We are now officially running parts of Bianca on Maja nodes!

Short story:

If you run 256 GB memory jobs on Bianca you may use the new faster Maja hardware!

Long story (5 Feb)

Starting yesterday 4 February we have added 35 compute nodes to Bianca.

The new Maja nodes are the same model as in Pelle. Every Maja node is currently running three virtual Bianca nodes with 16 cores and 256 GB RAM each.

We may have to fine tune Slurm and the meta scheduler for Bianca further ahead to make efficient use of the new Maja hardware.

The new Maja nodes are running a single AMD EPYC 9454P with 48 cores and 768 GB RAM and the majority of the old Bianca nodes are running two Intel E5-2630 with 8 cores each and 128 GB RAM.

To use the new nodes, there is a high probability you get them if you start jobs with -C mem256GB

We also unfortunatelly also have an old limitation of maximum five 256 GB RAM nodes per running project. But since we now have 105 new and 54 old nodes with 256 GB RAM we would love to increase that number. But. Read more below.
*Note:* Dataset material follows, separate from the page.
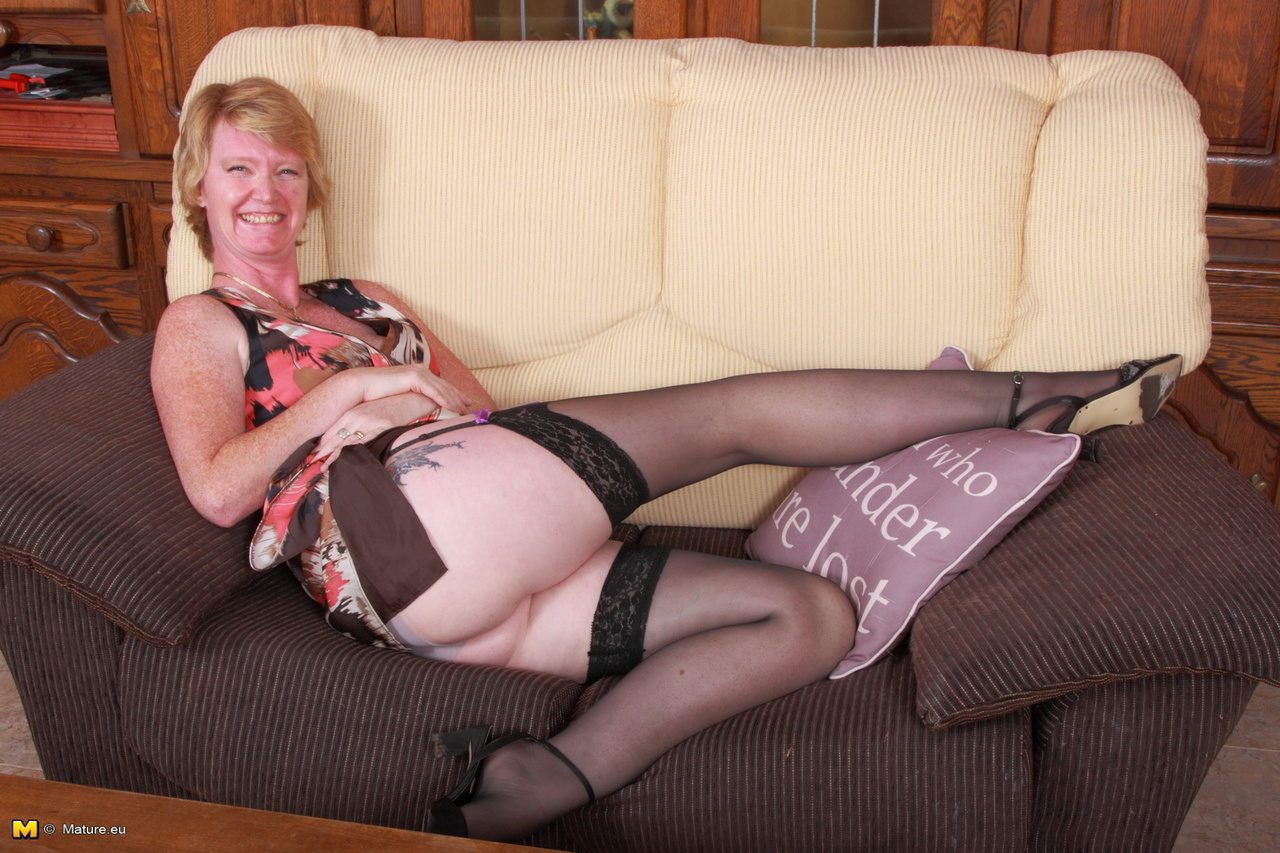 Freckled milf redhead dazzles in black stockings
Upgrade login nodes to 30 GB RAM

Since we got a lot of 256 GB RAM nodes now we have started to use some of the older ones to upgrade the virtual login nodes for Bianca from 15 GB to 30 GB RAM each. They still have two cores each. We can fit 8 virtual login nodes with 2 cores and 30 GB RAM each in a server with 256 GB RAM.

Future possible upgrade of older 128 GB RAM nodes to 256 GB nodes

The memory of the decomissioned Rackham seems to fit in Bianca. It seems to be very possible to upgrade the 128 GB RAM nodes in Bianca to 256 GB RAM. No 128 GB RAM nodes would be left.

If we do this upgrade, we would have to think a bit on how to configure the meta scheduler and Slurm for Bianca for all nodes to be used efficiently. With so many 256 GB nodes we cannot use the size of the nodes to choose between type. We also do not want to change too much on how users are launching jobs on Bianca. We would like the upgrade to be mostly seamless.

Maybe we can use the Maja hardware to run 512 + 256 GB or 768 GB RAM virtual nodes then instead. If such a node is requested then that would mean it would get the fastest CPUs too.

The fattest Rackham nodes may also be able to donate memory to Bianca. From them we can build either four 1 TB RAM nodes in Bianca, which would be new for Bianca, or maybe eight more 512 GB RAM nodes. Some users have expressed a big interest in large memory nodes also on Bianca.

One tricky thing is that both Slurm and OpenStack has ideas on the size of the nodes being requested and started up. The nodes provided to the virtual cluster has to be in the right size or larger for the jobs to start running.

Other nice side-effects by repurposing clusters

Surprisingly enough the new storage nodes for Gorilla accept the same generation of memory, DDR4, and the exact same speed as installed on some of the fatter nodes of Rackham and Bianca.

We have discovered after running Gorilla for a while that they preferred a bit more memory than we initially expected to get Ceph happy. So some of the excess memory from Rackham has now been repurposed to upgrade storage nodes in Gorilla from 256 to 384 GB RAM. This upgrade was welcome.